To test whether receptor internalization following AIG stimulation is specific to the BCR and not other cell surface receptors, we performed internalization assays in which TLR4 (Toll-Like Receptor 4 – the LPS receptor) or CD40 was labeled prior to AIG treatment. In both cases, no internalization of the labeled receptor was detected (Figure 3E, F), demonstrating that AIG induces specific internalization of the BCR. (The slight shift in CD40 staining probably results from the upregulation of CD40 in response to AIG treatment.) Finally, to test whether stimulation of TLR4 with LPS or CD40 with anti-CD40 induces TLR4 or CD40 internalization, we fluorescently labeled TLR4 or CD40, then treated cells with the corresponding ligands. In the case of TLR4 stimulation with LPS, no internalization is detected (Figure 3B). Anti-CD40 stimulation induces a rapid receptor shedding phenomenon [17] and so it is difficult to directly compare the results of these samples with the other treatment conditions. However, no evidence for internalization was found (Figure 3I). Thus, AIG induces a ligand-specific, receptor-specific endocytic process that is likely designed to capture specific antigen for processing and presentation.

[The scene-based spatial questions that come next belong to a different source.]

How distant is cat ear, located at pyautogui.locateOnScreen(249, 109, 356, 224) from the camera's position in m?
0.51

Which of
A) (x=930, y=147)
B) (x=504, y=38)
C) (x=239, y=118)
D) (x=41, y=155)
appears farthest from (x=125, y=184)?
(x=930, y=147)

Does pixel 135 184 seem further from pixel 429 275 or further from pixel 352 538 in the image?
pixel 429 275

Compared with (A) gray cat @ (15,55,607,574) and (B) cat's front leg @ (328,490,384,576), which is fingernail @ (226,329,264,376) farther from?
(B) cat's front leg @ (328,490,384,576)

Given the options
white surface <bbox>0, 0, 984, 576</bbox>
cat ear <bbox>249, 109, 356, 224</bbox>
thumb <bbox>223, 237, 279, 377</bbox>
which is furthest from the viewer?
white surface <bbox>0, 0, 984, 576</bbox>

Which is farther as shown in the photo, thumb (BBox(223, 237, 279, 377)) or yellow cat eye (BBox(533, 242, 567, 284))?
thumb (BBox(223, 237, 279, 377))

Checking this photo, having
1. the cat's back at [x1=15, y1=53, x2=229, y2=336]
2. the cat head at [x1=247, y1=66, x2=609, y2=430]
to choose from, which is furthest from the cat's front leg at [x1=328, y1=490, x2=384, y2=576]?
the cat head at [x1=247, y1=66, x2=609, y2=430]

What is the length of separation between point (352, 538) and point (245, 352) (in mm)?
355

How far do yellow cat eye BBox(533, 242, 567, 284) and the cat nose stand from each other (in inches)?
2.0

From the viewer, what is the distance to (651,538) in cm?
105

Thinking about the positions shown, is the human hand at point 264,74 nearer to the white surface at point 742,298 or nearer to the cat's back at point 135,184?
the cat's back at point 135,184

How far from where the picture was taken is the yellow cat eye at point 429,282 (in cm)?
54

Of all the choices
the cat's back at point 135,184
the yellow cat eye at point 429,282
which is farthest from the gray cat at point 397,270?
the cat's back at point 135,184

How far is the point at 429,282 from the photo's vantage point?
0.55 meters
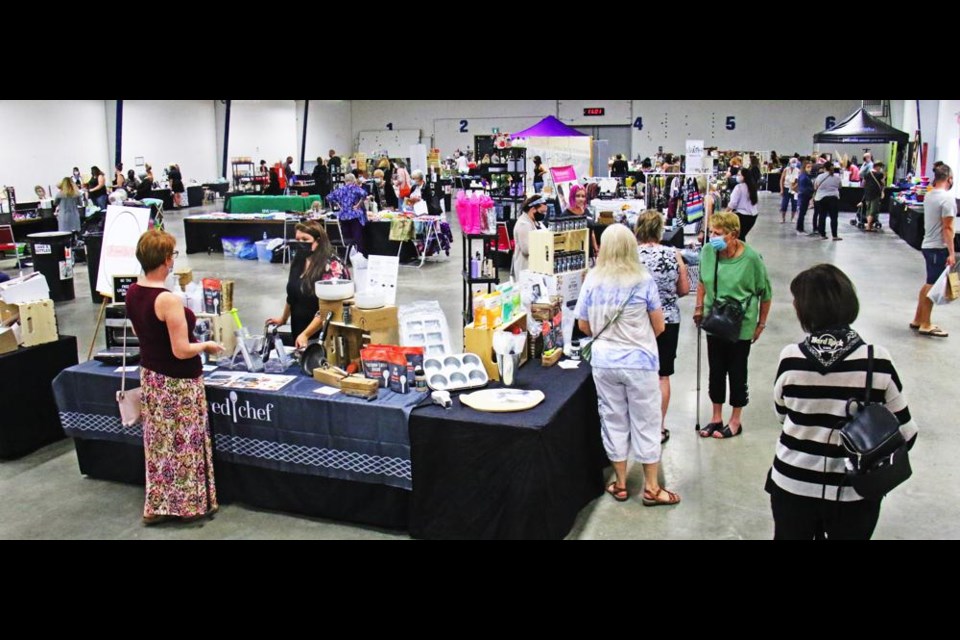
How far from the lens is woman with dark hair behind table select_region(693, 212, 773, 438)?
4.28m

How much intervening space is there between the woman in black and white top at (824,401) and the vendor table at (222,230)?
10.7m

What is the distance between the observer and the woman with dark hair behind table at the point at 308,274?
4414 millimetres

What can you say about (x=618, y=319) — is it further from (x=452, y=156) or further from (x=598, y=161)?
(x=452, y=156)

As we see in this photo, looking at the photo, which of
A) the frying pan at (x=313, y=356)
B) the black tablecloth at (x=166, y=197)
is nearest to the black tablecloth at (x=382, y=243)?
the frying pan at (x=313, y=356)

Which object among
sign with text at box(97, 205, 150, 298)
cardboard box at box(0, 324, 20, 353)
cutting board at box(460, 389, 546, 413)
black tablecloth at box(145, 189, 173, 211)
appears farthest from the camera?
black tablecloth at box(145, 189, 173, 211)

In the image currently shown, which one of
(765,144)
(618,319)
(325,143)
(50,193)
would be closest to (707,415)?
(618,319)

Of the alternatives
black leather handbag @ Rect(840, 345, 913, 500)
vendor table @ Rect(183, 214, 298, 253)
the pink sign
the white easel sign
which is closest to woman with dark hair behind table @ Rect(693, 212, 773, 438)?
the white easel sign

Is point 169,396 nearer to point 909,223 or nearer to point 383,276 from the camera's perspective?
point 383,276

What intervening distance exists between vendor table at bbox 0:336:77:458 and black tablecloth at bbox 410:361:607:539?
2.55m

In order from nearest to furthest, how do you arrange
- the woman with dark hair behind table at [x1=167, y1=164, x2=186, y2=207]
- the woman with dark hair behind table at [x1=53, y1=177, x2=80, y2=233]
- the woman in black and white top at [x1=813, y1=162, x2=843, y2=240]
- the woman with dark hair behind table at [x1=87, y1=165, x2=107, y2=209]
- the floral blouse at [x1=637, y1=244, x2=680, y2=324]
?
1. the floral blouse at [x1=637, y1=244, x2=680, y2=324]
2. the woman with dark hair behind table at [x1=53, y1=177, x2=80, y2=233]
3. the woman with dark hair behind table at [x1=87, y1=165, x2=107, y2=209]
4. the woman in black and white top at [x1=813, y1=162, x2=843, y2=240]
5. the woman with dark hair behind table at [x1=167, y1=164, x2=186, y2=207]

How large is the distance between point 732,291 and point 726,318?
17 centimetres

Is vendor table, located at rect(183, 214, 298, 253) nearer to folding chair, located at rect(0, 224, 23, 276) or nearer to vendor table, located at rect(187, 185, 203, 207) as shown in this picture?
folding chair, located at rect(0, 224, 23, 276)

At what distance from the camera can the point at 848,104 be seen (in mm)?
24812
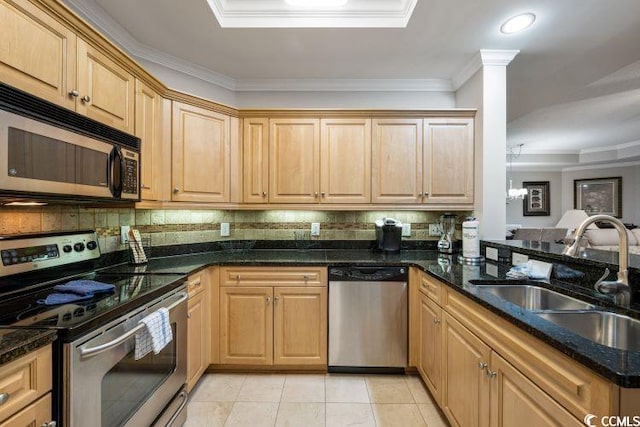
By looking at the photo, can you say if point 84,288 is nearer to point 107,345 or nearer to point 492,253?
point 107,345

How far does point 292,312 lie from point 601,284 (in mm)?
1829

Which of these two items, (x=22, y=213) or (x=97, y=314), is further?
(x=22, y=213)

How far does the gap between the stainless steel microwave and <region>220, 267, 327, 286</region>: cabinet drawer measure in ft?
3.06

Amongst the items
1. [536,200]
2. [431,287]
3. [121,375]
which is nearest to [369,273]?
[431,287]

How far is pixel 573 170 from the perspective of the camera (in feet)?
26.2

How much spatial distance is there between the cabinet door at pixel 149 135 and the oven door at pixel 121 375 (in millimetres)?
802

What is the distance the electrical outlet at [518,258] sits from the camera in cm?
196

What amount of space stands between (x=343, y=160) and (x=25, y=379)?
229 centimetres

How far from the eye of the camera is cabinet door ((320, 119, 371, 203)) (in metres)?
2.66

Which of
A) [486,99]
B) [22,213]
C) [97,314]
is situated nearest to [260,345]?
[97,314]

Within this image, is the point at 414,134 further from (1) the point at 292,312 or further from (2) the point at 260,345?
(2) the point at 260,345

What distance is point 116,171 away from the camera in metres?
1.63

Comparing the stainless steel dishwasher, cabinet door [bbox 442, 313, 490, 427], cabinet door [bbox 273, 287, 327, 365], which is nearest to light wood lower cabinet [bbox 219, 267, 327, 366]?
cabinet door [bbox 273, 287, 327, 365]

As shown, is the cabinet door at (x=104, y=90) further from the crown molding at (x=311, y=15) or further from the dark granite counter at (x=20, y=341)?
the dark granite counter at (x=20, y=341)
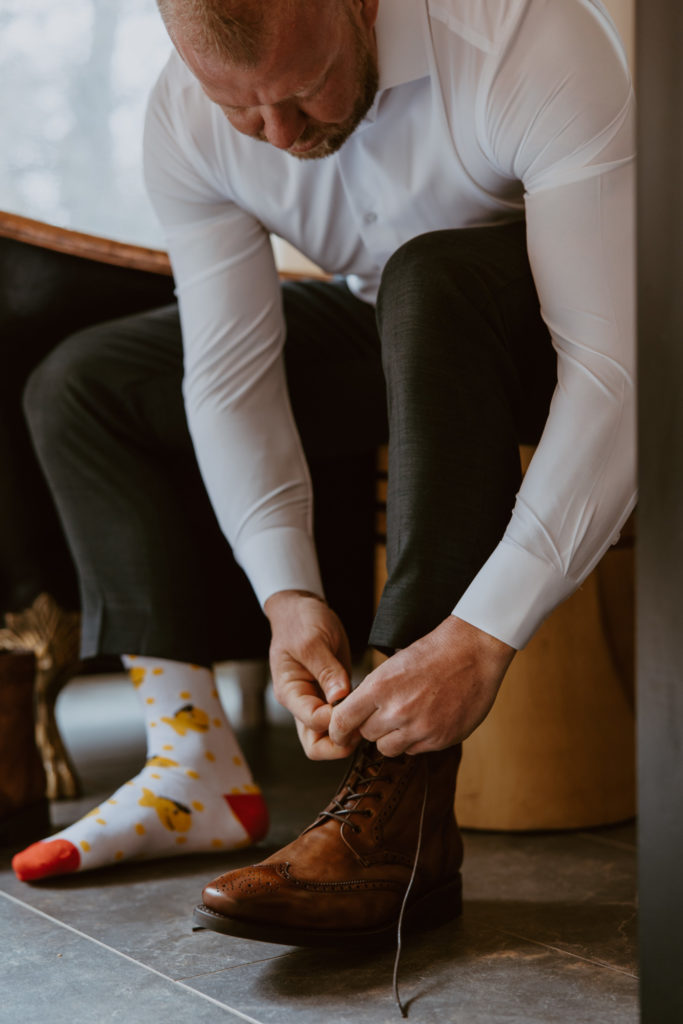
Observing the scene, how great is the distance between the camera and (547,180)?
0.82 m

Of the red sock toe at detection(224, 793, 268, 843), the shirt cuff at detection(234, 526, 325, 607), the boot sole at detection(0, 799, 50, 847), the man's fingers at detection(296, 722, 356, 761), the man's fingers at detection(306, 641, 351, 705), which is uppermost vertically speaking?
the shirt cuff at detection(234, 526, 325, 607)

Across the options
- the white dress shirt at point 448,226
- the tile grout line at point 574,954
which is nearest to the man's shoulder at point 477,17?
the white dress shirt at point 448,226

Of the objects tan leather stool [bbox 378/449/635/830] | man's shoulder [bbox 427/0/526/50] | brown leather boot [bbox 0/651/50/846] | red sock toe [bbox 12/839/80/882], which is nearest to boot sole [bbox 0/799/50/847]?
brown leather boot [bbox 0/651/50/846]

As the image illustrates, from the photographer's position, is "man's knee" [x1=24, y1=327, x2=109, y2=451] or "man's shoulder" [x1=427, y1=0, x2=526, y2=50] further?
"man's knee" [x1=24, y1=327, x2=109, y2=451]

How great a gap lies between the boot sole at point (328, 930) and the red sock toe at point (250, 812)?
22 centimetres

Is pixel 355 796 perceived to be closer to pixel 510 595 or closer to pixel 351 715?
pixel 351 715

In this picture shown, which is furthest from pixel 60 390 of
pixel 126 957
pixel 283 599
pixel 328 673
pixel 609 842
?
pixel 609 842

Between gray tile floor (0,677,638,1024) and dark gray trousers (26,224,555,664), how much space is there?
8.8 inches

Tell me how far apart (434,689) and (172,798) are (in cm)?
41

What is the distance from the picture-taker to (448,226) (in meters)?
1.00

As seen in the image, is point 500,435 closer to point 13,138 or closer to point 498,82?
point 498,82

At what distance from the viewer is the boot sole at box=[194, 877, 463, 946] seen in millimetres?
745

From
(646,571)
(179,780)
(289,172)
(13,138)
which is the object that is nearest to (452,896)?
(179,780)

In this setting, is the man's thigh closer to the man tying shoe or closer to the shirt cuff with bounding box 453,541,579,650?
the man tying shoe
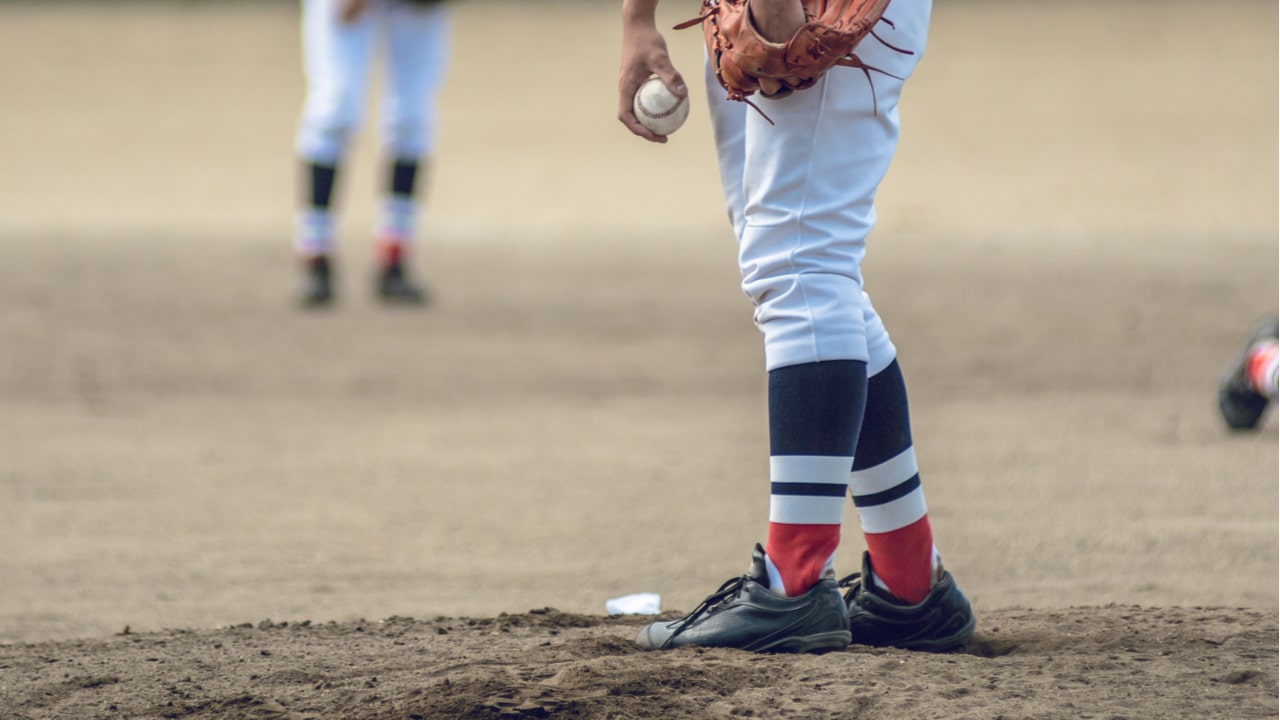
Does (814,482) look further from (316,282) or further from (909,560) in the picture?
(316,282)

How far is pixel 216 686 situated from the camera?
2.44 m

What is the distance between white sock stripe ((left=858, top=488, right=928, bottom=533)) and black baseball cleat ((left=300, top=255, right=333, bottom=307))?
5.24m

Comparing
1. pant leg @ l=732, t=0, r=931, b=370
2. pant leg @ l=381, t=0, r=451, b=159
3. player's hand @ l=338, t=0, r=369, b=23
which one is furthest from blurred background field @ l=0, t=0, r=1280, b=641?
player's hand @ l=338, t=0, r=369, b=23

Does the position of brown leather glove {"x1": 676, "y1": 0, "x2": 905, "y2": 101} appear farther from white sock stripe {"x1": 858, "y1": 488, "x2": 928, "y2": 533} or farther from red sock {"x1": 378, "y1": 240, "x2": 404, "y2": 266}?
red sock {"x1": 378, "y1": 240, "x2": 404, "y2": 266}

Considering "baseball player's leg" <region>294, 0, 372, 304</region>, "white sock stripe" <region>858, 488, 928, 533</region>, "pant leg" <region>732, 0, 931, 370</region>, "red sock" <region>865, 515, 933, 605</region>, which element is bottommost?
"red sock" <region>865, 515, 933, 605</region>

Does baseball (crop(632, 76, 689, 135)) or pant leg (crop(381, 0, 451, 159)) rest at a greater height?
pant leg (crop(381, 0, 451, 159))

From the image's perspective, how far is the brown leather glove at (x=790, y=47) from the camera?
2.37m

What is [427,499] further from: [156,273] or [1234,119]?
[1234,119]

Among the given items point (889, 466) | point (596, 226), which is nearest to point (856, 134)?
point (889, 466)

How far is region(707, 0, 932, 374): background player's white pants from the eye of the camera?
2477mm

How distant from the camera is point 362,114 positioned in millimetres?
7609

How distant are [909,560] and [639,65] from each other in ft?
2.89

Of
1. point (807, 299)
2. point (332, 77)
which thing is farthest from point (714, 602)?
point (332, 77)

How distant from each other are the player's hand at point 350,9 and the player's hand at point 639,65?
480cm
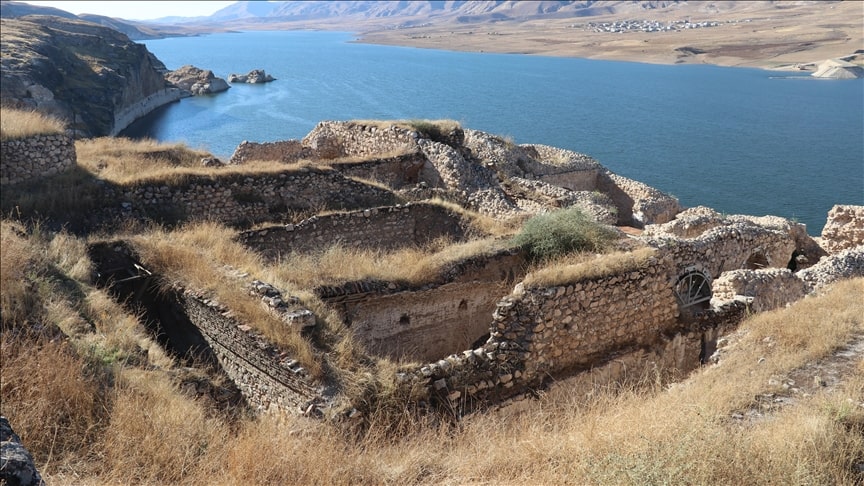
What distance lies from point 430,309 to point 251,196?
19.4ft

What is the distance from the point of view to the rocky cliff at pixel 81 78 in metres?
49.5

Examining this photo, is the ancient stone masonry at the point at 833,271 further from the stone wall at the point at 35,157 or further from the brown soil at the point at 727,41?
the brown soil at the point at 727,41

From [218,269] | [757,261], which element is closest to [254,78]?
[757,261]

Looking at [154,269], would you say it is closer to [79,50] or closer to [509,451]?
[509,451]

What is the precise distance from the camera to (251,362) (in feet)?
26.1

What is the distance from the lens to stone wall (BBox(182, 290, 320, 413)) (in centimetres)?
729

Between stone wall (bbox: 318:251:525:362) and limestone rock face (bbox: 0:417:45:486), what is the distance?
5.83m

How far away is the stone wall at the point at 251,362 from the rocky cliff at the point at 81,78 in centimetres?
3830

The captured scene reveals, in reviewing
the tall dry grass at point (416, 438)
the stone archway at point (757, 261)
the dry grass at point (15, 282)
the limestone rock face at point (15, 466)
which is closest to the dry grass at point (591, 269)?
the tall dry grass at point (416, 438)

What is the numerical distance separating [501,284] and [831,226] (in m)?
14.4

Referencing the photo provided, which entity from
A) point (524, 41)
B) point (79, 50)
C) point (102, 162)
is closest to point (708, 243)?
point (102, 162)

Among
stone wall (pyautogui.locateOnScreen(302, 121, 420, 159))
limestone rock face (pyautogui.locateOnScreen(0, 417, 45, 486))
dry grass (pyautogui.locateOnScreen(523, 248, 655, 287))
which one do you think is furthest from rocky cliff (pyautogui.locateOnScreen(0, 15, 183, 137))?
limestone rock face (pyautogui.locateOnScreen(0, 417, 45, 486))

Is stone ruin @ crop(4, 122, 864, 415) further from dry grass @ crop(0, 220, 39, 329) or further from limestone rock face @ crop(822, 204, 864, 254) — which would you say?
dry grass @ crop(0, 220, 39, 329)

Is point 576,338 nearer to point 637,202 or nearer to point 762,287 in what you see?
point 762,287
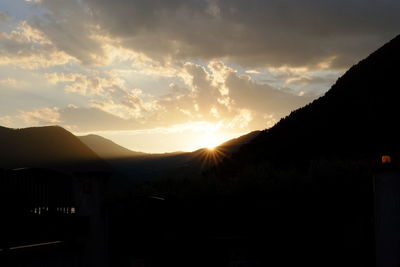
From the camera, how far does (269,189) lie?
1719cm

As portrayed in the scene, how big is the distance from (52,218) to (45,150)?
129 m

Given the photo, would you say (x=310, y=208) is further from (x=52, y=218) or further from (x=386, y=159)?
(x=52, y=218)

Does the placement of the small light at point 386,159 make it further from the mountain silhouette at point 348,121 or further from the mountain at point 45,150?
the mountain at point 45,150

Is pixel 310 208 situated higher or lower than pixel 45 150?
lower

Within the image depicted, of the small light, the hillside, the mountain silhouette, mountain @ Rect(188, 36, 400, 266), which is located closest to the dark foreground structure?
the hillside

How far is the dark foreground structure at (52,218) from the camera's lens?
1020 cm

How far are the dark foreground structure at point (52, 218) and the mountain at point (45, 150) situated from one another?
11058 centimetres

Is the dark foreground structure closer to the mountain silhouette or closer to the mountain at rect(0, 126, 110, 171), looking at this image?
the mountain silhouette

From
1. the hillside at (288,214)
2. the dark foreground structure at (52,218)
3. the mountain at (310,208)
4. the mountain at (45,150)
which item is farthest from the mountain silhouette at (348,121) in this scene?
the mountain at (45,150)

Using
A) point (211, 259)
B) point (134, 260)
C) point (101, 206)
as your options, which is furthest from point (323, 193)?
point (101, 206)

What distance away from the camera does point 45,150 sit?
13512 cm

Finally, MHC class II expression would be expected to be high in B cells undergoing antigen processing and presentation. We found that following overnight stimulation with anti-IgM, CD40L, and LPS, Class II expression on anti-IgM treated cells is sustained, while in CD40L and LPS treated cells Class II expression is significantly downregulated (Figure 4). This ligand-specificity for maintenance of Class II on the surface of anti-IgM-treated cells is interesting because it suggests that B cells constitutively express a high level of Class II on the cell surface in anticipation of antigen presentation, which is then down-regulated in stimulated cells unless they are stimulated through the BCR. This idea that B cells are primed to undergo antigen processing and presentation supports observations in the literature that antigen processing and presentation is accelerated with BCR stimulation. Further, our preliminary data indicate that B cells show enhanced stimulation of antigen-specific T cell clones in response to BCR stimulation (data not shown).

Figure 4
figure 4

Class II MHC expression in AIG, anti-CD40, and LPS stimulated WEHI-231. Flow cytometric analysis of Class II I-Ad expression in WEHI-231 in response to overnight stimulation with AIG (red), anti-CD40 (green), and LPS (blue) or media alone (thick black line). Thin black line represents the unstained control.


CLASSIFI analysis

In this paper we report the analysis of gene expression responses of B lymphocytes to a panel of extracellular ligands using CLASSIFI, a statistical approach that uses GO annotation to identify significant co-clustering of related genes, thus linking biological function with gene expression patterns derived from microarray experiments. CLASSIFI circumvents two traditional limitations associated with microarray expression analysis – the effects of experimental and biological noise, and the variable depth of knowledge of individual genes in the probe set. A well-characterized gene has relatively precise annotations that reach deep into the GO hierarchy, while a poorly-characterized gene is only annotated with high level terms. By capturing the entire ontology parentage of each gene, CLASSIFI overcomes limitations associated with variable depth-of-knowledge associated with most gene sets. In addition, the probability calculation used in CLASSIFI is relatively robust to the addition of experimental noise, allowing the use of less stringent data filtering approaches, which reduces the false negative discovery rate without the usual associated increase in false positives. Indeed, increasing the SAM FDR followed by CLASSIFI analysis increase the number of endocytosis-related genes while maintaining similar gene cluster classifications (data not shown).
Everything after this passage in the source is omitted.